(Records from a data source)
------------------------------------------------------------

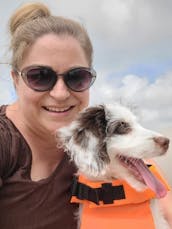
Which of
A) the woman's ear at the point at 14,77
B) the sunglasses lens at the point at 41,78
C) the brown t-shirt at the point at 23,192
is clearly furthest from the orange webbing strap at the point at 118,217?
the woman's ear at the point at 14,77

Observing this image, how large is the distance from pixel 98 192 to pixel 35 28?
1498 millimetres

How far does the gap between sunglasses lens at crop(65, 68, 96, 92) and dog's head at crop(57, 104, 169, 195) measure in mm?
208

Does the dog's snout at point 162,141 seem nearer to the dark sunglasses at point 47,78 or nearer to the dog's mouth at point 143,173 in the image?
the dog's mouth at point 143,173

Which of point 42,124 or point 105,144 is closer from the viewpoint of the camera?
point 105,144

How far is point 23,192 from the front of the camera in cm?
386

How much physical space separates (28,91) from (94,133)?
64 cm

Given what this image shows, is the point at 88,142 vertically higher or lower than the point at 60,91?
lower

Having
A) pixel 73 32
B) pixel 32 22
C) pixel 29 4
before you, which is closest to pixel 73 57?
pixel 73 32

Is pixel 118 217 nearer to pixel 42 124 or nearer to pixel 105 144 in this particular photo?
pixel 105 144

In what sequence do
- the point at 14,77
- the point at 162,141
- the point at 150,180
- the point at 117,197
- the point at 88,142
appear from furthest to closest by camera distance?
the point at 14,77 → the point at 117,197 → the point at 88,142 → the point at 150,180 → the point at 162,141

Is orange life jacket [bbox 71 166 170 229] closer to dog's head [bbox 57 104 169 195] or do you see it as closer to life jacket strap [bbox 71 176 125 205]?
life jacket strap [bbox 71 176 125 205]

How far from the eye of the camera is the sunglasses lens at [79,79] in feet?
12.7

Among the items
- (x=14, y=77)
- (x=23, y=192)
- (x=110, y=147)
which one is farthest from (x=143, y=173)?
(x=14, y=77)

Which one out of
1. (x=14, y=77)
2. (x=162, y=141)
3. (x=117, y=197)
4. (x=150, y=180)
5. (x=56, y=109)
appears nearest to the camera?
(x=162, y=141)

------------------------------------------------------------

Reproduce every one of the records above word for word, leaving out the pictures.

Which of
A) the woman's ear at the point at 14,77
B) the sunglasses lens at the point at 41,78
C) the brown t-shirt at the point at 23,192
is clearly furthest from the orange webbing strap at the point at 118,217?
the woman's ear at the point at 14,77

Observing this image, how large is the distance from pixel 98 192 to pixel 35 28?
1498 millimetres

How far does the gap between sunglasses lens at crop(65, 68, 96, 92) and dog's head at crop(57, 104, 169, 195) measure in mm?
208

Does the dog's snout at point 162,141 seem nearer to the dark sunglasses at point 47,78 or nearer to the dog's mouth at point 143,173 in the image?
the dog's mouth at point 143,173

Which of point 42,124 or point 105,144 is closer from the viewpoint of the camera?
point 105,144

How far is point 23,192 from the front of the camera in cm?
386

How much physical space separates (28,91) from (94,133)?
64 cm

Given what this image shows, is the point at 88,142 vertically higher or lower than the point at 60,91?
lower

Having
A) pixel 73 32
B) pixel 32 22
C) pixel 29 4
before you, which is closest to pixel 73 57?
pixel 73 32

Is pixel 118 217 nearer to pixel 42 124 or nearer to pixel 105 144 in this particular photo?
pixel 105 144

In what sequence do
- the point at 14,77
- the point at 162,141
- the point at 150,180
- the point at 117,197
- the point at 88,142
appear from furthest to closest by camera distance?
the point at 14,77 → the point at 117,197 → the point at 88,142 → the point at 150,180 → the point at 162,141

Is orange life jacket [bbox 71 166 170 229] closer to dog's head [bbox 57 104 169 195] or do you see it as closer to life jacket strap [bbox 71 176 125 205]?
life jacket strap [bbox 71 176 125 205]

How far from the eye of the camera is the sunglasses lens at [79,79] in feet?
12.7

Among the items
- (x=14, y=77)
- (x=23, y=192)
- (x=110, y=147)
which one is farthest from (x=143, y=173)?
(x=14, y=77)

Which one out of
1. (x=14, y=77)
2. (x=162, y=141)
3. (x=117, y=197)
4. (x=150, y=180)
5. (x=56, y=109)
appears nearest to the camera?
(x=162, y=141)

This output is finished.